[Start of TEXT EXTRACT]

To illustrate the point, let us suppose that the image in Figure 2.1 is what a chimpanzee sees as she approaches a tree while foraging.
FIGURE 2.1 What a chimpanzee sees
The chimpanzee perceives the scene in the same basic way that we would; our visual systems are similar enough that we see the same basic objects and their spatial relationships. But what situations does the chimpanzee attend to? Although she could potentially focus her attention on any of the potentially infinite situations that this image presents, at the current moment she must make a foraging decision, and so she attends to the situations or “facts” relevant to this behavioral decision, to wit (as described in English):
• that many bananas are in the tree
• that the bananas are ripe
• that no competitor chimpanzees are already in the tree
• that the bananas are reachable by climbing
• that no predators are nearby
• that escaping quickly from this tree will be difficult
• etc., etc.
For a foraging chimpanzee with the goal of obtaining food, given all of its perceptual and behavioral capacities and its knowledge of the local ecology, all of these are relevant situations for deciding what to do—all present in a single visual image and, of course, nonverbally. (NB: Even the absence of something expected, such as food not in its usual location, may be a relevant situation.)

[End of TEXT EXTRACT]

TO DO:
- a) Do these statements agree with the foraging passage? Answer yes or no for each, quoting the words of the passage that decide it. (i) The chimpanzee attends to the situations relevant to her foraging decision. (ii) The chimpanzee's visual system differs so much from ours that she sees different basic objects. (iii) The absence of something expected can count as a relevant situation.
- b) Condense the paragraph of the foraging passage that begins "The chimpanzee perceives the scene" into a shorter version that keeps its main facts.
None of the work here draws on the data.

[Start of LISTED ENTRIES]

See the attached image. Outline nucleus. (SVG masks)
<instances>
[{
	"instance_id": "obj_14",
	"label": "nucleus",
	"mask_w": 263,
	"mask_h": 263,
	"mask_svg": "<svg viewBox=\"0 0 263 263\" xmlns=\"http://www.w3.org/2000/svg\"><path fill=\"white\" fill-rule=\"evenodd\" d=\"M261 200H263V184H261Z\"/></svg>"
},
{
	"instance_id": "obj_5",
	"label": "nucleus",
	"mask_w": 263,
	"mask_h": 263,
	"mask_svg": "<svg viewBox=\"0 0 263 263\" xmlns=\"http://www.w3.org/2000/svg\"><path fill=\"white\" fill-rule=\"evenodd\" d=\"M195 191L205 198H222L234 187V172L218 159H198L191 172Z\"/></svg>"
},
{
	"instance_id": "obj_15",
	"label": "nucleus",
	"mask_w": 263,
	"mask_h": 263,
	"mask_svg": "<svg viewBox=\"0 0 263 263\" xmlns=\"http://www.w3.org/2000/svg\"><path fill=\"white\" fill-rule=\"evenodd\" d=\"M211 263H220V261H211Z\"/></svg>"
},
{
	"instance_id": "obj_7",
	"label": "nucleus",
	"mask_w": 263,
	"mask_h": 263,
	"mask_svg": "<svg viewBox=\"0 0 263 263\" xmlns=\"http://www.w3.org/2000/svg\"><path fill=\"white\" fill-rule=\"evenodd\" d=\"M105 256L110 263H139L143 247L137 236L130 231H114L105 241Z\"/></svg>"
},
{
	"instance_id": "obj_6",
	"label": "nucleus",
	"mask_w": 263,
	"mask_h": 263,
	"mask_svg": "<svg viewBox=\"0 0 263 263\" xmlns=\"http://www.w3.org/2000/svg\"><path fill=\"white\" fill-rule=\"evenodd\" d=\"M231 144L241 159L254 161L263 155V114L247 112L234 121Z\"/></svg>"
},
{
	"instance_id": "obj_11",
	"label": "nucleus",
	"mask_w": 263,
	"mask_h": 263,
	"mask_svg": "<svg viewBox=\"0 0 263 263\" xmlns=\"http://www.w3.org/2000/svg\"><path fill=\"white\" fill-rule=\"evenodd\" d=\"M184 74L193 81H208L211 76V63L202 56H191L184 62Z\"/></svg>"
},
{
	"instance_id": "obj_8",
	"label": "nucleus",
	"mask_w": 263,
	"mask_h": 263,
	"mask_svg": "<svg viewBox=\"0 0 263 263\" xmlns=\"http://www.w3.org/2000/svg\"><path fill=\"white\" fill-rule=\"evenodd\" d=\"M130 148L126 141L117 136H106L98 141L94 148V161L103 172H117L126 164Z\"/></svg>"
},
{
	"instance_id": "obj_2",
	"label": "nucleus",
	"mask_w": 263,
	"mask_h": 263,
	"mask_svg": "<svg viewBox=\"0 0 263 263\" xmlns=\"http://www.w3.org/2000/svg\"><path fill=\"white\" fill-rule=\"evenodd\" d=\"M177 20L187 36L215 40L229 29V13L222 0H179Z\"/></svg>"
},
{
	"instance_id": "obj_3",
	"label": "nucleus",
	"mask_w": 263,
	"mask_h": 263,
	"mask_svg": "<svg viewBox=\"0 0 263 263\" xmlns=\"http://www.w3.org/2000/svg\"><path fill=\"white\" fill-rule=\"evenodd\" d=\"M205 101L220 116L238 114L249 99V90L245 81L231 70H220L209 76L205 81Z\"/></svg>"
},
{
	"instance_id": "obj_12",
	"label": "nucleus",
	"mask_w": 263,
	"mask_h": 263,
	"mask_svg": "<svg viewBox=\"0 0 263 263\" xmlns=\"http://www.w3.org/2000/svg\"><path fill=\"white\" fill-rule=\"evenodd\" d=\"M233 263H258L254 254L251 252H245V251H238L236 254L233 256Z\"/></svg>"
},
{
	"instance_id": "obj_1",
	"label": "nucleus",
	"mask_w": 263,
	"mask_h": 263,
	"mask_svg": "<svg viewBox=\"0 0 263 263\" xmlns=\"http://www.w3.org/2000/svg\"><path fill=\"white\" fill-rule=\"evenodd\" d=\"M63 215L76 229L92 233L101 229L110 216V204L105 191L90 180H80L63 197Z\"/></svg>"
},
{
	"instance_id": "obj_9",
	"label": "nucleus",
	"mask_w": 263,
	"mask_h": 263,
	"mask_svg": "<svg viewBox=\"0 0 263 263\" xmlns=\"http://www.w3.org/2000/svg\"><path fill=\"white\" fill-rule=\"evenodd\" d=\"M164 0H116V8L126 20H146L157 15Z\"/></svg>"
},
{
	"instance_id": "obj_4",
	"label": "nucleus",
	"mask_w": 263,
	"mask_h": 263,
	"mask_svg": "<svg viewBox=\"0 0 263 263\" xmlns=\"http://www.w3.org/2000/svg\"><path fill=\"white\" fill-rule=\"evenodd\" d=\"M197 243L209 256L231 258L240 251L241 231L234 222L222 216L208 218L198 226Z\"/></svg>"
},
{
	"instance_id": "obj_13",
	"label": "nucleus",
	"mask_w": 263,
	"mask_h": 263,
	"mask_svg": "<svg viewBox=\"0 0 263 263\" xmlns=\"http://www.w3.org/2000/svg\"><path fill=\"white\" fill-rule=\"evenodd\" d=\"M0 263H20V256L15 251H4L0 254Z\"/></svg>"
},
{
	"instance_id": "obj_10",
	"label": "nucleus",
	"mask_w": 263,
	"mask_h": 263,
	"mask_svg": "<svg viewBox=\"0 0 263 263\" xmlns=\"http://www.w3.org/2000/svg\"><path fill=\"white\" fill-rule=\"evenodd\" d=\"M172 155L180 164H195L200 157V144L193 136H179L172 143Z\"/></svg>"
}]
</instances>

[End of LISTED ENTRIES]

ANSWERS BELOW:
- a)
(i) Yes: "she attends to the situations or “facts” relevant to this behavioral decision"
(ii) No: "our visual systems are similar enough that we see the same basic objects and their spatial relationships"
(iii) Yes: "Even the absence of something expected, such as food not in its usual location, may be a relevant situation."

- b) The chimpanzee sees the scene much as we would, because our visual systems are similar enough to show the same basic objects and spatial relationships. She could attend to any of the potentially infinite situations in the image. Because she must make a foraging decision, she attends to the situations, or "facts," relevant to that decision.